- TASK ITEM -
Quote word for word the records from the line with "Secret Player Chapter 20 Gambar 69" to the line with "レジスコート東難波Ⅲのその他共用部分", leaving the pictures out.

- PROVIDED DATA -
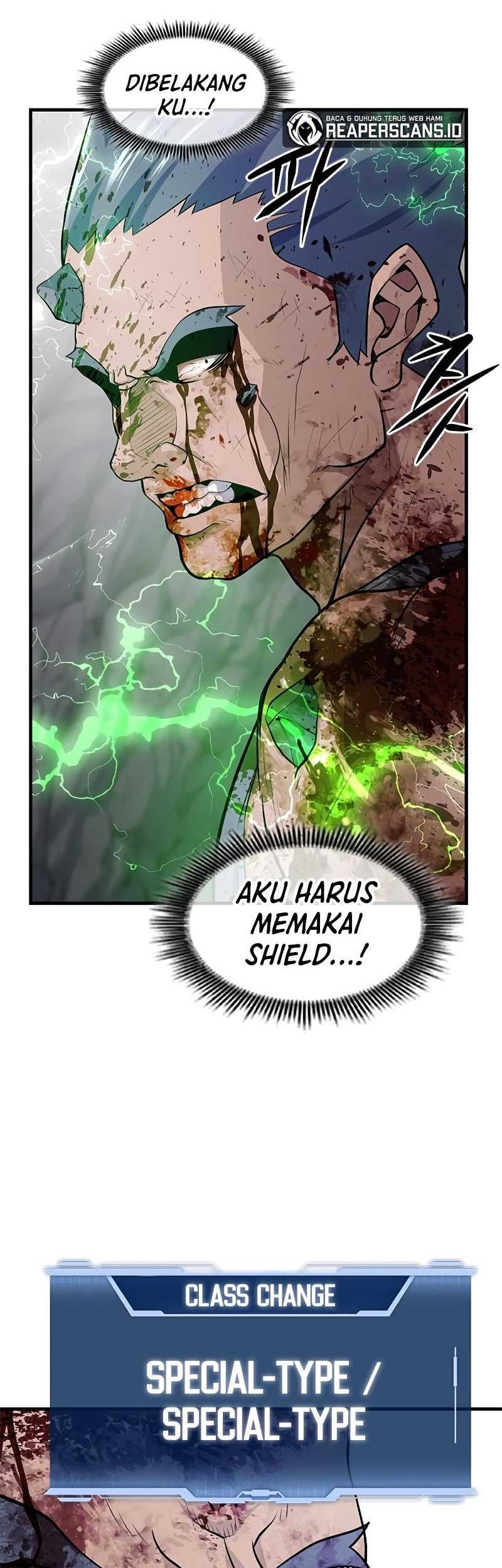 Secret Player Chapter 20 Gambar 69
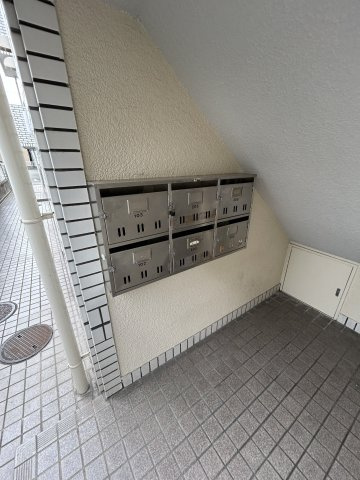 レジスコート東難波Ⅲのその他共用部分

* * *

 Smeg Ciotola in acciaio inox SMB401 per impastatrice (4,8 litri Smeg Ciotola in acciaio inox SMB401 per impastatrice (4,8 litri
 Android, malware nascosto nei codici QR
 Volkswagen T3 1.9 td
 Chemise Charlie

==

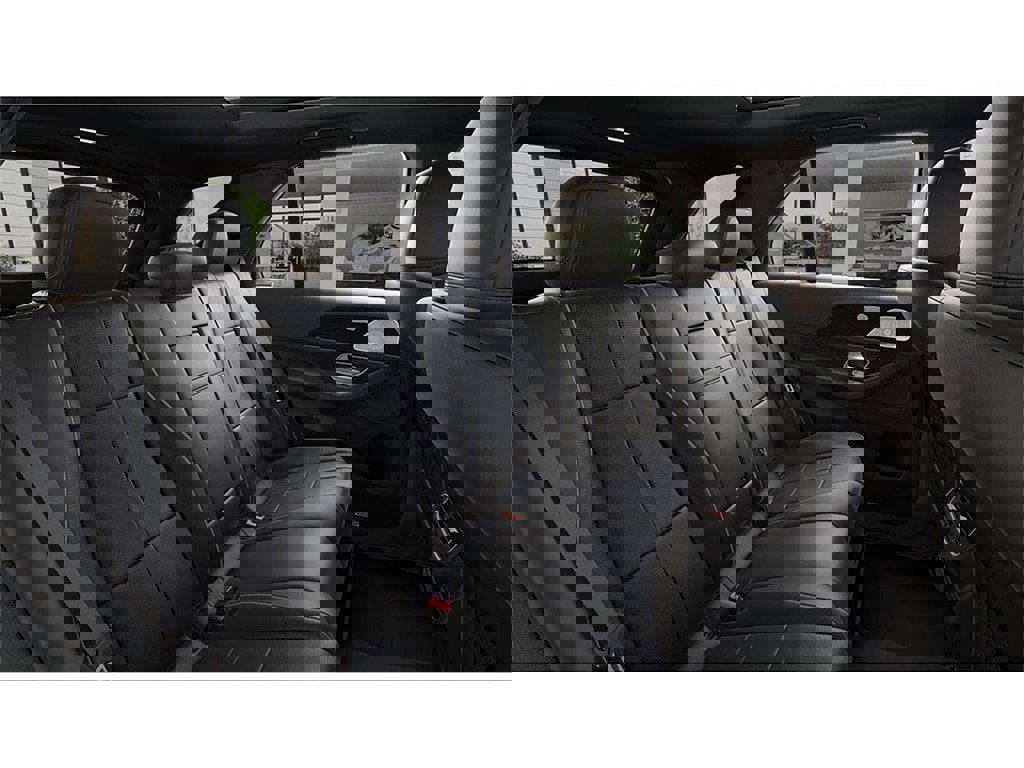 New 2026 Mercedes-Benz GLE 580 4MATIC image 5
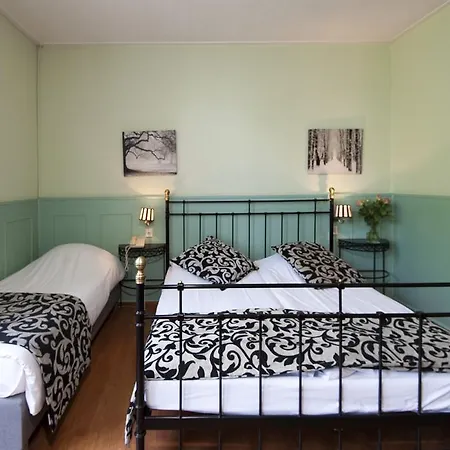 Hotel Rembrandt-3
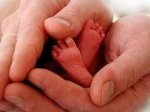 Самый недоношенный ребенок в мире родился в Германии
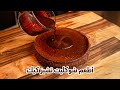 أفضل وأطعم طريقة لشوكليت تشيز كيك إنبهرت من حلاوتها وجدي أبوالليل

- ANSWER TO THE PROBLEM -
 Secret Player Chapter 20 Gambar 69
 レジスコート東難波Ⅲのその他共用部分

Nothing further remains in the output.